Data extracted from a collection:
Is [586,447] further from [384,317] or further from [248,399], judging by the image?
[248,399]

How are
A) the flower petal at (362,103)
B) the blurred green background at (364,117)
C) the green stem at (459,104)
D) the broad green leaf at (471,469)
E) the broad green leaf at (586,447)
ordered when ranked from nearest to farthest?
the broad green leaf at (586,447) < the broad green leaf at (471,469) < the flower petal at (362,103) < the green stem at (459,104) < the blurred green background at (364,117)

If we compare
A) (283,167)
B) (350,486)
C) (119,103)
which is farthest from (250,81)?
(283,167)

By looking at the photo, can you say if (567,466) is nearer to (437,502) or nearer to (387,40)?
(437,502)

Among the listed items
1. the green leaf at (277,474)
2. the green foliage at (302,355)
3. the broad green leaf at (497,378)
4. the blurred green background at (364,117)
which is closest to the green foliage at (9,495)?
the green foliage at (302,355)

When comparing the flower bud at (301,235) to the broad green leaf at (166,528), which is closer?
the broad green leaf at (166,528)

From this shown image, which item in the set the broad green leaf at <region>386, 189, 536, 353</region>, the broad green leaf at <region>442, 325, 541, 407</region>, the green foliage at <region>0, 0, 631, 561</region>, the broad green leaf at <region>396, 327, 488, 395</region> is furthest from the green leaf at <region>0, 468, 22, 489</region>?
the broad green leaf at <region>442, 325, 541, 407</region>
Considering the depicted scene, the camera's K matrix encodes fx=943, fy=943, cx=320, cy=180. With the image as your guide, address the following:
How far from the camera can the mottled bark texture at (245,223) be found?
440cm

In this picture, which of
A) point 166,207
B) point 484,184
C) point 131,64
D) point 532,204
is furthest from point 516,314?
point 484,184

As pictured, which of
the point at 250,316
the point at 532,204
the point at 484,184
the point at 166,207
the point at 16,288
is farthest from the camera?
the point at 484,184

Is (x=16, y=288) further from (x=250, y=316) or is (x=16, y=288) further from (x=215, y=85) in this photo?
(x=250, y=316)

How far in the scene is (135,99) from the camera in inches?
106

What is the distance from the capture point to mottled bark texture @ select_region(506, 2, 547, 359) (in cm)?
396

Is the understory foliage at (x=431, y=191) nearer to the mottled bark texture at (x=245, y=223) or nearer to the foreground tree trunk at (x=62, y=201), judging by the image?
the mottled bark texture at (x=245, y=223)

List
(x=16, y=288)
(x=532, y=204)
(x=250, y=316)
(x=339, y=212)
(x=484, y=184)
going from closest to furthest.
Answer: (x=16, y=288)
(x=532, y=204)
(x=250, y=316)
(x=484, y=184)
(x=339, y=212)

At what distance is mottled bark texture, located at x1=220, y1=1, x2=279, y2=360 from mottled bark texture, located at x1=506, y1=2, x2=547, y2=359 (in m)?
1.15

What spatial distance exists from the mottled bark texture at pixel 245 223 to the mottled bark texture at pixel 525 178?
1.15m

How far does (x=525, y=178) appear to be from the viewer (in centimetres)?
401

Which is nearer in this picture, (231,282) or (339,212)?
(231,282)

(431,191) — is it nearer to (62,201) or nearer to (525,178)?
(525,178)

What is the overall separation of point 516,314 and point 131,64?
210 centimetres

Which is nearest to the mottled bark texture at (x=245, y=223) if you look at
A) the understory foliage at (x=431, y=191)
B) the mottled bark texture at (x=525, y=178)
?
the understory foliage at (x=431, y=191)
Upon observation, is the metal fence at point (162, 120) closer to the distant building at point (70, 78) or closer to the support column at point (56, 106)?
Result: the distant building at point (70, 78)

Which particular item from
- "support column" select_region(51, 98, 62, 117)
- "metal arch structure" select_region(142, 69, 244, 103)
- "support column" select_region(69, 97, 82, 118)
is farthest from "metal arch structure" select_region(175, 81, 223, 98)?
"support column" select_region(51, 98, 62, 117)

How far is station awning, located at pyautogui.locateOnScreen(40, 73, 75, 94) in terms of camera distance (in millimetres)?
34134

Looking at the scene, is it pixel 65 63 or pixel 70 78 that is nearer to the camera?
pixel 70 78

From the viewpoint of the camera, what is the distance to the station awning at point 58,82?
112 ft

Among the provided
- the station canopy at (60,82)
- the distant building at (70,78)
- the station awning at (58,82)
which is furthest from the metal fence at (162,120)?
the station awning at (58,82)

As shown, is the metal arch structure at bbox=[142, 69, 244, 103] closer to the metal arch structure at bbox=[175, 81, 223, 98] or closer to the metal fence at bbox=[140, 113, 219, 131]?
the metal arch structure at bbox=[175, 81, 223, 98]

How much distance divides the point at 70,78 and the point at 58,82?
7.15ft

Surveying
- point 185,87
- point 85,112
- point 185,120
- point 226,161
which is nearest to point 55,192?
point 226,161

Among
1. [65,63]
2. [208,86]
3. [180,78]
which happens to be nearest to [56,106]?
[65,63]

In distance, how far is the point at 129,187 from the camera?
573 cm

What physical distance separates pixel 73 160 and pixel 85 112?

*EXERCISE AIM*
Reproduce the stretch of the data from the line containing "From the viewpoint" through the end of the data, word for word.

*RESULT FOR THIS EXERCISE*
From the viewpoint of the camera, what is the distance to the station awning at point 58,82?
112 ft

Among the provided
- the station canopy at (60,82)
- the distant building at (70,78)
- the station awning at (58,82)
which is furthest from the metal fence at (162,120)?
the station awning at (58,82)

As shown, is the metal arch structure at bbox=[142, 69, 244, 103] closer to the metal arch structure at bbox=[175, 81, 223, 98] or closer to the metal fence at bbox=[140, 113, 219, 131]?
the metal arch structure at bbox=[175, 81, 223, 98]

How much distance divides the point at 70,78 and the point at 58,82?
7.15ft

Surveying
- point 185,87
- point 85,112
- point 185,120
- point 226,161
which is nearest to point 55,192?
point 226,161

Among
1. [65,63]
2. [208,86]
3. [180,78]
which happens to be nearest to [56,106]?
[65,63]

In distance, how far is the point at 129,187 from the camera?
573 cm

What physical distance separates pixel 73 160 and pixel 85 112?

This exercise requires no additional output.